Trecho do texto
- - - - -
Os realizadores da Mostra, nesta edição sob o tema "Sem revolta jamais haverá justiça", não concordaram com a censura de três dos filmes da programação e em nota, divulgaram o cancelamento do evento
O governo segue aprofundando a censura a conteúdos que considera "inapropriados". Foi publicada ontem nota de cancelamento da 3° edição da Mostra do Filme Marginal no CCJ, que havia sido aprovada via edital aberto no ano passado, para ocupação do Centro Cultural da Justiça Federal que previa a realização da 3° edição este ano, no Rio de Janeiro. Acontece que, após o envio da programação a ser exibida, a equipe de organização da mostra foi comunicada que três dos filmes deveriam ser cortados.
"Não concordamos com o entendimento da instituição e nos posicionamos contrário a postura da mesma", declara a equipe em trecho da nota. Não foram ainda dadas muitas declarações sobre o ocorrido, nem mesmo os selecionados foram amplamente esclarecidos. Moisés Pantolfi, diretor do curta de animação "Interrogação", um dos conteúdos selecionados pelo edital, conversou com o Esquerda Diário e afirma: "Tudo que eu sei é o que está na nota oficial na página da Mostra. Eles não revelaram para nós quais filmes foram censurados".
- - - - -
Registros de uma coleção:
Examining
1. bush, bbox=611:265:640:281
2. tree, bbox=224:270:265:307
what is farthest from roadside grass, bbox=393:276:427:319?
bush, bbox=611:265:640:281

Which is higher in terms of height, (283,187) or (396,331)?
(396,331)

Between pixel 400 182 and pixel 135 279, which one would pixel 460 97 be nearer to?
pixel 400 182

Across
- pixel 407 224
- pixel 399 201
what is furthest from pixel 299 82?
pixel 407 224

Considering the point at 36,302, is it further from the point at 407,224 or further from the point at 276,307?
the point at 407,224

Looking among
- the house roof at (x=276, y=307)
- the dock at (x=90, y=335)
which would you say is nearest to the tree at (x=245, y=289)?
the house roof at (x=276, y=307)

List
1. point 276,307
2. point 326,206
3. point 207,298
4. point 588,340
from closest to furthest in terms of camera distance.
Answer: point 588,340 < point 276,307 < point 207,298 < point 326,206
- - - - -
Exercício
Copie, na ordem em que aparecem, todos os trechos que o texto sobre o cancelamento da Mostra do Filme Marginal põe entre aspas.

Resposta
1. "Sem revolta jamais haverá justiça"
2. "inapropriados"
3. "Não concordamos com o entendimento da instituição e nos posicionamos contrário a postura da mesma"
4. "Interrogação"
5. "Tudo que eu sei é o que está na nota oficial na página da Mostra. Eles não revelaram para nós quais filmes foram censurados"